Brazil’s retail sales fell 0.1% in January, marking the third consecutive monthly decline. Key sectors like pharmaceuticals and food experienced significant reductions, while office supplies and fuel were exceptions. The central bank aims to curb inflation with interest rate hikes, amid concerns of weakened consumer spending despite a yearly sales increase of 3.1%.
Brazil’s retail sales volumes declined for the third consecutive month in January, according to IBGE, the government’s statistics agency. The January sales saw a slight decrease of 0.1% compared to December, marking a continuous downturn since November, amidst challenging financial conditions and weak industrial and services activity data.
In January, four out of the eight main categories surveyed by IBGE recorded declines in sales. Notably, pharmaceutical products and food sales faced significant decreases, whereas office supplies and fuel saw month-over-month increases.
To combat rising inflation, Brazil’s central bank has implemented a tightening monetary policy. Economists anticipate a third consecutive 100-basis-point increase in the benchmark interest rate, raising it to 14.25%.
On a yearly comparison, retail sales in January showed a growth of 3.1%, surpassing the expected 1.9% increase per economists surveyed by Reuters.
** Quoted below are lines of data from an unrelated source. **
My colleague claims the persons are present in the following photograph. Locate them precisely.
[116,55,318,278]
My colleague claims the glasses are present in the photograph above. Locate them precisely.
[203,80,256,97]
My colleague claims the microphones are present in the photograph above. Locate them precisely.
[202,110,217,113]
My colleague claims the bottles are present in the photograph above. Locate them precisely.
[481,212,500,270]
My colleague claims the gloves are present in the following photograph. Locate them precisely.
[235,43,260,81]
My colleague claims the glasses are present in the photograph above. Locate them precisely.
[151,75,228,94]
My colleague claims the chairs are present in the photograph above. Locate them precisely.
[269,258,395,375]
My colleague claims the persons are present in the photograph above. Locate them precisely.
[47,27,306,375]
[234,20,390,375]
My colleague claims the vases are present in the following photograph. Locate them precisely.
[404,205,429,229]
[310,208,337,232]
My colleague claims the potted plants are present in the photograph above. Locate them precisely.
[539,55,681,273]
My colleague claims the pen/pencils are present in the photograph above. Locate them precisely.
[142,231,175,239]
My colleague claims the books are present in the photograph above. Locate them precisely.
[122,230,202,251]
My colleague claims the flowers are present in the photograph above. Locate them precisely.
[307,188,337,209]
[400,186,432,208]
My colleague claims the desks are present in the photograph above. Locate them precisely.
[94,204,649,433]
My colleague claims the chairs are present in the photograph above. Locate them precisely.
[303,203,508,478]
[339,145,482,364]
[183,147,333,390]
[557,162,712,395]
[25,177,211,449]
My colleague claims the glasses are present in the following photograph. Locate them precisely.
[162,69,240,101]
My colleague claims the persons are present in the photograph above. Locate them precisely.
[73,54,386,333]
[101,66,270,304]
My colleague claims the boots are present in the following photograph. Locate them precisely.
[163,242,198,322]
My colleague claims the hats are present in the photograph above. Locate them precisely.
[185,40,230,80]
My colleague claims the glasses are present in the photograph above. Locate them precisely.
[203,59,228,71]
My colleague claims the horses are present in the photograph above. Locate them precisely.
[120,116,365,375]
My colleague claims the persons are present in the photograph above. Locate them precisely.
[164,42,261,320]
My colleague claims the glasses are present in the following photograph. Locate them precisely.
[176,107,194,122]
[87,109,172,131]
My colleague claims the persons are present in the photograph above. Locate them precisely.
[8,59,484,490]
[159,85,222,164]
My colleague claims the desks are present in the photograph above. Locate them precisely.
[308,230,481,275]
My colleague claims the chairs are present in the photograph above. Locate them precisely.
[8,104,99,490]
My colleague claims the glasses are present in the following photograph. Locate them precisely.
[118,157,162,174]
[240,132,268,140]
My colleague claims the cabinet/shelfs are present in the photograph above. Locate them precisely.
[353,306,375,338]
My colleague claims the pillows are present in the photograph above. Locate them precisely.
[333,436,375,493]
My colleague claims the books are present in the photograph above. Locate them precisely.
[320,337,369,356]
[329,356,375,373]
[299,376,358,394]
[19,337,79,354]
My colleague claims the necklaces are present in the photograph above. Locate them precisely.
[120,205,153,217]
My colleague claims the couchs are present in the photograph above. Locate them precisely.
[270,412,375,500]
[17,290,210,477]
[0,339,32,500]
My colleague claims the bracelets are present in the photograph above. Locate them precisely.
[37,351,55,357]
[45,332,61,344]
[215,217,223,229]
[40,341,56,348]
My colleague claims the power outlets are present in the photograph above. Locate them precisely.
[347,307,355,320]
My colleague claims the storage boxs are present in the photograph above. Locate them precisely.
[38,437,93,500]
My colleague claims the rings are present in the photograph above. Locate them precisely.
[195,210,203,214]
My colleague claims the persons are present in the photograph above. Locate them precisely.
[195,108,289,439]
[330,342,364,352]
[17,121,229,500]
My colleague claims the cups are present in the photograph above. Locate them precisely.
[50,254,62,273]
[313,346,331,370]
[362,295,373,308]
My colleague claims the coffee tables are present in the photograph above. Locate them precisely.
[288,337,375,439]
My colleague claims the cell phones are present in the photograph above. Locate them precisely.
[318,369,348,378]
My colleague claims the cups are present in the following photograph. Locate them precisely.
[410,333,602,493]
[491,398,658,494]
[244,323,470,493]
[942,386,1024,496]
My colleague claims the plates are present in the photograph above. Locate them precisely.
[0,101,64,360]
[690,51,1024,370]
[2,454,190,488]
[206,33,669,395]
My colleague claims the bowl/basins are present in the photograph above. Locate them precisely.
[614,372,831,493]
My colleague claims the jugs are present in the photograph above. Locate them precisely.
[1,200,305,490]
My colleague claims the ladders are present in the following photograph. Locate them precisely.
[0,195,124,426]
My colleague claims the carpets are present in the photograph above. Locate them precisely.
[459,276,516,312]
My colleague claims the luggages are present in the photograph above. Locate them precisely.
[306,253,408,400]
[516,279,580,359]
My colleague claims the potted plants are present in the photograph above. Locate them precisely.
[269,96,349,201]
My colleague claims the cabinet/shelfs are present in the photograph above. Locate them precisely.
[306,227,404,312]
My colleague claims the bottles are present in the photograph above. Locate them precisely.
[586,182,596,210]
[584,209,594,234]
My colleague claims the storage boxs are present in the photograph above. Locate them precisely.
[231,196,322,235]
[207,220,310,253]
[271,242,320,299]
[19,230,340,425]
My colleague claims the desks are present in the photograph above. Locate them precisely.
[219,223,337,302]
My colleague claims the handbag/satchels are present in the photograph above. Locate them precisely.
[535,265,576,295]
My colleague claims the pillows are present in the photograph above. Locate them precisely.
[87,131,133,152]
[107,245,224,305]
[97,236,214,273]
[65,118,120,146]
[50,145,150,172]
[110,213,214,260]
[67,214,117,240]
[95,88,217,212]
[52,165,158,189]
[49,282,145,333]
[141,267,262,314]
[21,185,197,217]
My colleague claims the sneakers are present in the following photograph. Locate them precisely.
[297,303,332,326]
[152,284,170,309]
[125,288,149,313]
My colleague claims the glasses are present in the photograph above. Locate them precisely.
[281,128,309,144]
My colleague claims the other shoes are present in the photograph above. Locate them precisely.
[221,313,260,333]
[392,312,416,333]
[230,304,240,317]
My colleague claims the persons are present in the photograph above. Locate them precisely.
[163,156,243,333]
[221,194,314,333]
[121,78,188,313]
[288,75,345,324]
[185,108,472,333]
However, Andres Abadia, chief Latin America economist at Pantheon Macroeconomics, noted that the “apparently solid headline numbers” are largely due to mean-reversion, emphasizing ongoing weakness in consumer spending at the beginning of the year.
Brazil’s retail sector is facing a downturn, with sales declining for the third month in a row, as reported by IBGE. Tight monetary policies by the central bank are aimed at controlling inflation, while the overall economic indicators suggest a sustained deterioration in consumer spending. Despite a year-over-year sales increase, the current trends highlight underlying weaknesses in Brazil’s economy as it grapples with fiscal challenges.